Passage to read>
-*-

View all supporting documents here.

October 2017: SPJ urges Secretary of the Treasury Steven Mnuchin to repost 2012 tax study

The Society of Professional Journalists joined other media organizations in signing a letter to U.S. Secretary of the Treasury Steven Mnuchin asking him to repost the 2012 paper, “Distributing the Corporate Income Tax: Revised U.S. Treasury Methodology,” to the Treasury Department website immediately. The paper was removed because it was a “dated staff analysis,” according to a Treasury spokeswoman. The letter argues that if the Treasury wants to update or publish contrary analysis, it should do so without removing an older version, like they did in 2011 and 2016. The letter states: “America is about to undergo a major and consequential debate over tax policy. The least the Treasury Department can do is make available to the public the analysis on tax policy that taxpayers have paid for.”

Read the full letter here. [citizen.org]

October 2017: National Security Letter Statute - Reporters Committee for Freedom of the Press Amicus Brief

The Society of Professional Journalists joined the Reporters Committee for Freedom of the Press in a court brief regarding the National Security Letter statute, which grants the FBI power to demand customer records from communication service providers. The concern is that the NSL statute gives the FBI broad authority to gag recipients of NSL letters and bar them from disclosing any details of the NSL letters they receive. NSL recipients challenged the statute’s constitutionality by stating it violates the First Amendment. Normally, courts must show solid evidence of necessity, but this panel’s decision required only “some reasonable likelihood of harm.” This brief focuses on challenging the legal standard that the court applied in upholding the gag order provisions of the NSL statute. The First Amendment demands a strict standard for prior restraints, which are presumptively unconstitutional.

Read the full brief here.

October 2017: Friedman v. Bloomberg

Dan Friedman, a former hedge fund employee, sued said hedge fund and Bloomberg for libel over statements the hedge fund made to Bloomberg after it was sued by Friedman for wrongful termination. The Society of Professional Journalists joined the amicus brief which supports Bloomberg’s petition for a rehearing of the case. In the petition, Bloomberg argues the allegedly defamatory statement is protected by New York’s fair report privilege. The fair report privilege shields journalists from liability for news reports on judicial proceedings and other official or government records, hearings and proceedings provided that the report is fair and accurate. The main issue here is if the fair report privilege should apply to defendants’ statements — that haven’t been officially filed with the court — responding to the plaintiff’s allegations. The fair report privilege is one of the most important privileges for reporting on official government actions, whether in the courts or otherwise.

Read the full brief here.

-*-

Problem>
Write the next entry of the press-freedom advocacy updates above, picking up after their final line.

Supplied information>
-*-

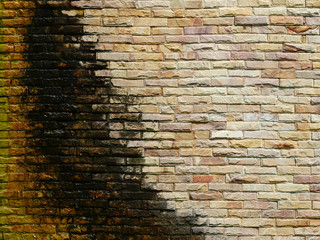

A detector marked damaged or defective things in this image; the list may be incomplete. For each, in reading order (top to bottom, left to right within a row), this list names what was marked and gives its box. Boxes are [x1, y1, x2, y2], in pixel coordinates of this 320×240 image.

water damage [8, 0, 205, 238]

-*-

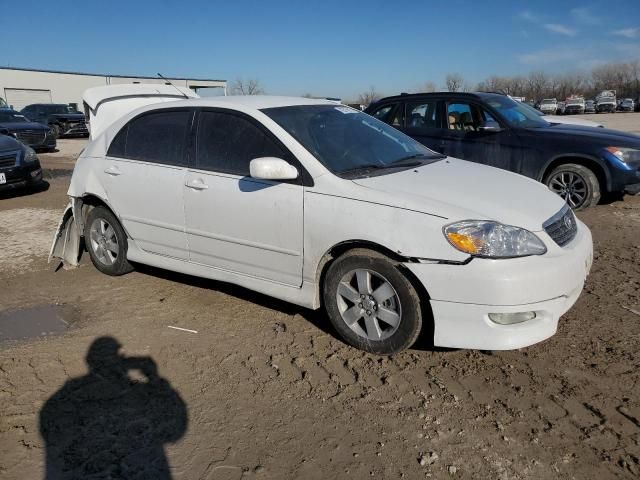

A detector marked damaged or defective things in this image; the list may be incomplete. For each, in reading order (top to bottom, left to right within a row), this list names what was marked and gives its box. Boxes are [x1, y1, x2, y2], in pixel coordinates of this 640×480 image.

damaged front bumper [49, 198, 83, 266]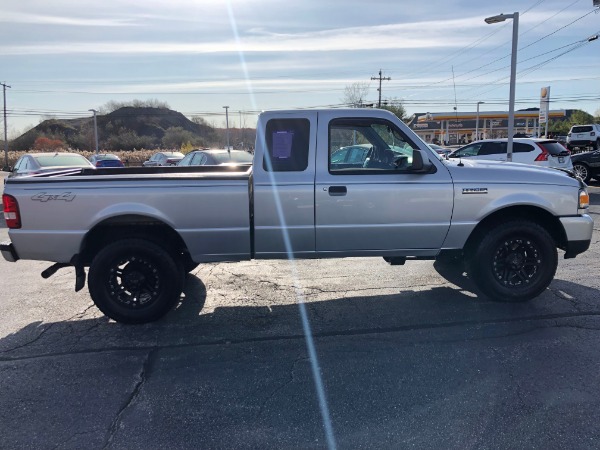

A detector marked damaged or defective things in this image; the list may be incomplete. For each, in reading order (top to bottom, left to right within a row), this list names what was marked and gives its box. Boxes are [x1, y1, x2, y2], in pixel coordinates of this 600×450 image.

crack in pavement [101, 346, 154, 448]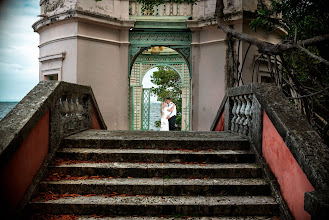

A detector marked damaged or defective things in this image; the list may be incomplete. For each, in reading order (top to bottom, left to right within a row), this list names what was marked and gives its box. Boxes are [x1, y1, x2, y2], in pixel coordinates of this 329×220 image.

-*-

Exercise answer>
September 2017: Inauguration Protests Protective Order

In June, the government filed a motion for a protective order to stop the informational sharing of Inauguration Day protest videos, photos and other documents produced during the discovery process in criminal actions against certain protestors. The court also entered a protective order that prohibits the defendants and their counsel from using discovery material for anything other than the criminal case. In August, eight defendants filed a motion to reconsider. This brief argues in favor of reconsidering because the public has a strong interest in information about the Inauguration Day protests. The documents, including video, were gathered by authorities in connection with alleged crimes committed by protesters in a public space. As the brief argues, there are limited (if any) privacy rights at stake and strong public policy reasons for disclosure.

Read the full brief here.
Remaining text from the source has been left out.